-- begin EXCERPT PROVIDED --
Supreme Court of Alabama

September 21, 2018

Brian Pipkin
v.
Sun State Oil, Inc., et al.

          Appeal from Mobile Circuit Court (CV-14-902643)

          MENDHEIM, JUSTICE.

         Brian Pipkin appeals from the Mobile Circuit Court's summary judgment in favor of Sun State Oil, Inc. ("Sun State"), on Pipkin's claims of conversion, negligence, and/or wantonness, and trespass with regard to Sun State's removal of gasoline pumps from Pipkin's property. We reverse and remand.

         I. Facts

         On January 21, 2011, IMAS Partnership, LLC ("IMAS"), purchased from William Rivers and Sybil Rivers a parcel of real property located at 15065 Highway 43 North, Bucks, Alabama ("the property"), on which was situated a convenience store and gasoline station. IMAS intended to operate the business as "Bucks Country Store."
-- end EXCERPT PROVIDED --
-- begin MATERIAL FOR THIS TASK --
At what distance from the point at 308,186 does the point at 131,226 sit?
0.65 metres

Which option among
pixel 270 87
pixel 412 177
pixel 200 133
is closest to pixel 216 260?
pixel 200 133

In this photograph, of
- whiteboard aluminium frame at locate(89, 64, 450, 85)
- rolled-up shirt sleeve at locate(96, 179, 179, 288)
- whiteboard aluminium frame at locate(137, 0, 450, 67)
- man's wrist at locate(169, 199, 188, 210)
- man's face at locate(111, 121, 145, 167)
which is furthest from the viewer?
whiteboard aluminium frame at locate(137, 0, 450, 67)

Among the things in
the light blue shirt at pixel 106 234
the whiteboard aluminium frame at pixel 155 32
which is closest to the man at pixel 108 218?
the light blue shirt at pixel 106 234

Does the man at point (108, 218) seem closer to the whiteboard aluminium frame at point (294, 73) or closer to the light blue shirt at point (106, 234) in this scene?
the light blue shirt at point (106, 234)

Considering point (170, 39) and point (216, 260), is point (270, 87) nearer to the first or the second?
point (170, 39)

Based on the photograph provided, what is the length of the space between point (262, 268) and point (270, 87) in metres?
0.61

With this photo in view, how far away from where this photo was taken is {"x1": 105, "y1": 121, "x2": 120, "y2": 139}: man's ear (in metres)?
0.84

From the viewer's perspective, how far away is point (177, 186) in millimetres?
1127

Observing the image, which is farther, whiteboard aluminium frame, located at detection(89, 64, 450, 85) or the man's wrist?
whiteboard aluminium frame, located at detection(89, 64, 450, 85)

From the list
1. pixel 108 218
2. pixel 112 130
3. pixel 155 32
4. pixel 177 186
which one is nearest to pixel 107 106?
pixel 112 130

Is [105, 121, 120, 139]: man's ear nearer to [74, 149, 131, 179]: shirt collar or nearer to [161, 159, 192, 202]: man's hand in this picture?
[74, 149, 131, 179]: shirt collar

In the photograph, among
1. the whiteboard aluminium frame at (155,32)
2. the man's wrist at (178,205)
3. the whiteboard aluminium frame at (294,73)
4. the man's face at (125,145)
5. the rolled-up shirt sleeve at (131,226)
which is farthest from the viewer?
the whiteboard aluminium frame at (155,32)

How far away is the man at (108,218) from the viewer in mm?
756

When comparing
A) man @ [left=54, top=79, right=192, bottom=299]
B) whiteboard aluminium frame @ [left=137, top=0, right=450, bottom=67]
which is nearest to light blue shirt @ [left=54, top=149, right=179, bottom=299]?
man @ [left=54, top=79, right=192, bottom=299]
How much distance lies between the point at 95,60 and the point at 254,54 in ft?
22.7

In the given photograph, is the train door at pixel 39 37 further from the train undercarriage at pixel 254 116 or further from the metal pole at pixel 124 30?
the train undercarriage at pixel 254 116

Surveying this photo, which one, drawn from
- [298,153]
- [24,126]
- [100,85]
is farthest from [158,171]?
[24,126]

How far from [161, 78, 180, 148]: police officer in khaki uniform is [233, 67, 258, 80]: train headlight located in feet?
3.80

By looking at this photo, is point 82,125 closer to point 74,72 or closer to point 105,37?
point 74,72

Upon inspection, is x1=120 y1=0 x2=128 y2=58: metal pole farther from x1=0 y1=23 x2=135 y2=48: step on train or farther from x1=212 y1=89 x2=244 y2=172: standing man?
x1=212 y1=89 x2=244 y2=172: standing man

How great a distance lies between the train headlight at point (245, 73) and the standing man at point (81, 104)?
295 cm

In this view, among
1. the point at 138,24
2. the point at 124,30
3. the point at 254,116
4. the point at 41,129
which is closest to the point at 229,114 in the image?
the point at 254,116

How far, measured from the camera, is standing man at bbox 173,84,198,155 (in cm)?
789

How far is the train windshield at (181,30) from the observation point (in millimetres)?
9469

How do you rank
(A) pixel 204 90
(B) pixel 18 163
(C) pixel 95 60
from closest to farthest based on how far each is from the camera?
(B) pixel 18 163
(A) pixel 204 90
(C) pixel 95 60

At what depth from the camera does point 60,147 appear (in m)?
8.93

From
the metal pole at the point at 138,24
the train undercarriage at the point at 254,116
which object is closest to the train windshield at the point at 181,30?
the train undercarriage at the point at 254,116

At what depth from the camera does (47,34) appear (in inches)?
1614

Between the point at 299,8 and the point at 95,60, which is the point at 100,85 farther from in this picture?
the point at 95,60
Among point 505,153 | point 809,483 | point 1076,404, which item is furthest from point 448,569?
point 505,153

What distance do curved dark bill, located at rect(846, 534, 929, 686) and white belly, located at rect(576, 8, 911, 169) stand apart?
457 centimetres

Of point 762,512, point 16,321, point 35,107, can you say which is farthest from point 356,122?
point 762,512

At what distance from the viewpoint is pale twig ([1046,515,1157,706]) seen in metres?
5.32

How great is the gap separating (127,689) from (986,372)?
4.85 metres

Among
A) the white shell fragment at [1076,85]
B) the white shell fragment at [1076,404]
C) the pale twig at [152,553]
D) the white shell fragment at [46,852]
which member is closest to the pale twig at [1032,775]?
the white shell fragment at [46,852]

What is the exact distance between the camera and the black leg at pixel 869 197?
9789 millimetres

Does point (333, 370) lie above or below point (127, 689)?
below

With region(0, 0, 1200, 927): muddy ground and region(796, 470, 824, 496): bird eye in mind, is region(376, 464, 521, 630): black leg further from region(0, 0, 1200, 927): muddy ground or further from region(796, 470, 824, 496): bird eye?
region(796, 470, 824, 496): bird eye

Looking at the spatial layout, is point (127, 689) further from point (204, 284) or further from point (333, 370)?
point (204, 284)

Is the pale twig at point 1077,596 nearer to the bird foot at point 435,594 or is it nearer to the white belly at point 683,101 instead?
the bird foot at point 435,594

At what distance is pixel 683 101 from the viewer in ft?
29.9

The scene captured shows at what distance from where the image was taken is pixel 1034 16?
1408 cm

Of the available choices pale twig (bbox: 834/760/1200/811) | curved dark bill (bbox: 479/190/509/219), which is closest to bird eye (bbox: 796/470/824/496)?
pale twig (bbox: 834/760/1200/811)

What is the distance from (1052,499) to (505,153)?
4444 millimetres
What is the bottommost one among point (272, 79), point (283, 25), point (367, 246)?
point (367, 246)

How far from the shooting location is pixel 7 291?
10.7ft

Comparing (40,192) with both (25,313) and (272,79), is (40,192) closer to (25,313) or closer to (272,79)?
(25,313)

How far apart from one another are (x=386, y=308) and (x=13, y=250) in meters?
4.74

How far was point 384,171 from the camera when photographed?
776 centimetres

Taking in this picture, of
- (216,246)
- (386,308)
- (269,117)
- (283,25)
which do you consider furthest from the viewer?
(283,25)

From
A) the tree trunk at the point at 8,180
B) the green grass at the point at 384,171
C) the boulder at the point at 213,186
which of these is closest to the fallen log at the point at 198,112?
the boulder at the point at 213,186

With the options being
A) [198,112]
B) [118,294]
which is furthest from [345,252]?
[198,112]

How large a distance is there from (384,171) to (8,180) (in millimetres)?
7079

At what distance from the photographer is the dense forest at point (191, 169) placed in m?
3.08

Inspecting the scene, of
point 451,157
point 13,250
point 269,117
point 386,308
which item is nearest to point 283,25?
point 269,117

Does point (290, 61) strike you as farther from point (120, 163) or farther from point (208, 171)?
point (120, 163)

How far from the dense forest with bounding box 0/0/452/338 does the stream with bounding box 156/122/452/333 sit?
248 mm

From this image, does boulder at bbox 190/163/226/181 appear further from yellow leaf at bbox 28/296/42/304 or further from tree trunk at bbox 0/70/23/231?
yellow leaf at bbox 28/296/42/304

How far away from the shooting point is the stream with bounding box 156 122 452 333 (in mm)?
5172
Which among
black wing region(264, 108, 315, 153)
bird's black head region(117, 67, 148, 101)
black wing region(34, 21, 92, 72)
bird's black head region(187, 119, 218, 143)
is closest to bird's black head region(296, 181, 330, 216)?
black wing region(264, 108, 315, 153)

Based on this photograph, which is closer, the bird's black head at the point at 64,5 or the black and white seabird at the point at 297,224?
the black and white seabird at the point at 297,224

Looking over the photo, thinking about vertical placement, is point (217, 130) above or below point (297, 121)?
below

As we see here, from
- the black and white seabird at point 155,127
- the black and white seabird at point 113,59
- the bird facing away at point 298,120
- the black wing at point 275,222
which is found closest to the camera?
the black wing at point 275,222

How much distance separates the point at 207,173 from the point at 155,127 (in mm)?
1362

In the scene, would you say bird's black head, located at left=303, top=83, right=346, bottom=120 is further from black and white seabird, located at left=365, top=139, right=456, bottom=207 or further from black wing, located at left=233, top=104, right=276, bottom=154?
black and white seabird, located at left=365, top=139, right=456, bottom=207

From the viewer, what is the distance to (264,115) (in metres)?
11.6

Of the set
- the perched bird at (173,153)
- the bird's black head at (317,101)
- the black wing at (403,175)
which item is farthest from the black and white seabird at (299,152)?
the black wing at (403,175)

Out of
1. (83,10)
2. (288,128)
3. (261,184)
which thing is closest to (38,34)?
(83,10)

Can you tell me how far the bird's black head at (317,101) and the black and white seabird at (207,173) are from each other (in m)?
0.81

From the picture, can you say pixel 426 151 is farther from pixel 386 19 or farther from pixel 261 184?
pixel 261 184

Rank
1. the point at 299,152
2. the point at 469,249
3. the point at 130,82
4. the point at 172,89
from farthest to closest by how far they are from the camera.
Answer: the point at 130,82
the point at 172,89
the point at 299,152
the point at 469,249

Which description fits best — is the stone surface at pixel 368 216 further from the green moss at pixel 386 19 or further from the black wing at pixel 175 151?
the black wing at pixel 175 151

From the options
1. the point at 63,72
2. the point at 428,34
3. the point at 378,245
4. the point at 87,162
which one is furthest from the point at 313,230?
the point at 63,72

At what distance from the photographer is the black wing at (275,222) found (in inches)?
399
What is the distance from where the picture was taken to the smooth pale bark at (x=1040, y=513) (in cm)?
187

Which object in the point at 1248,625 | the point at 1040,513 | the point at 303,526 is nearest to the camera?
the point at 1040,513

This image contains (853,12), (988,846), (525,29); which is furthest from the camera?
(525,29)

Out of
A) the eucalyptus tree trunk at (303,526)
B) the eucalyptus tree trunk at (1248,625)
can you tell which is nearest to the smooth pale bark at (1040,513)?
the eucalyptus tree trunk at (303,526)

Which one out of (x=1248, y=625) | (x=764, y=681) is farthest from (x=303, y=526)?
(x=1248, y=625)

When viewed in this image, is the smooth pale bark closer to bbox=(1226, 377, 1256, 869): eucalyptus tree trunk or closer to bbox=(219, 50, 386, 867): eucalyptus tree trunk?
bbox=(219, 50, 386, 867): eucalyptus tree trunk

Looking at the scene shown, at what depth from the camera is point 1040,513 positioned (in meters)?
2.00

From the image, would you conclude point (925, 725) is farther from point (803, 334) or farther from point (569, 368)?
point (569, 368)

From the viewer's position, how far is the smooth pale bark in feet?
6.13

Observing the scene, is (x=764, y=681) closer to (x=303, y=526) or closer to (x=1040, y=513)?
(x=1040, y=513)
-- end MATERIAL FOR THIS TASK --
### PROBLEMS TO SOLVE:
(a) Extract each line of the records containing the string "appear", treating uppercase and lowercase as different.
(b) Carry on the Alabama Supreme Court opinion from its final sentence.
The court opinion and the records are unrelated materials.

### ANSWERS FOR THE TASKS:
(a)
At what depth from the camera does point 60,147 appear (in m)?
At what depth from the camera does (47,34) appear (in inches)?
From this image, does boulder at bbox 190/163/226/181 appear further from yellow leaf at bbox 28/296/42/304 or further from tree trunk at bbox 0/70/23/231?

(b)
         On September 13, 2010, in anticipation of its acquisition of the property, IMAS entered into a "Petroleum Supply Agreement" with Sun State to procure a supply of gasoline to sell to customers of the store ("the PSA"). The PSA provided that Sun State would lease two gasoline pumps to IMAS for 10 years in exchange for IMAS purchasing a minimum of 6 million gallons of petroleum from Sun State over the 10-year term. Specifically, the PSA provided, in part:

         "1.

         "TERM AND PREMISES

"The Agreement shall be effective for a term of Ten (10) years from and after the date of execution by [IMAS]. During the term hereof, [Sun State] shall supply and [IMAS] will purchase all of the supplies which [IMAS] needs to serve [IMAS's] customer[s] at the Business Premises. [IMAS] shall be responsible to furnish the Business Premises with all buildings and equipment necessary for the operation of a service station, with the exception of the equipment to be furnished by [Sun State] as set forth herein. ...

         "2.

         "PRODUCTS AND QUALITY

         "Commodity Schedule

"Total gallons to be purchased during term --6, 000, 000, and all requirements of Supplies to be sold from the Business Premises.
"(a) [Sun State] agrees to sell to [IMAS] and [IMAS] agrees to purchase from [Sun State] the product(s) covered by this Contract in the quantities shown on the Commodity Schedule indicated above. ...
"....
"3.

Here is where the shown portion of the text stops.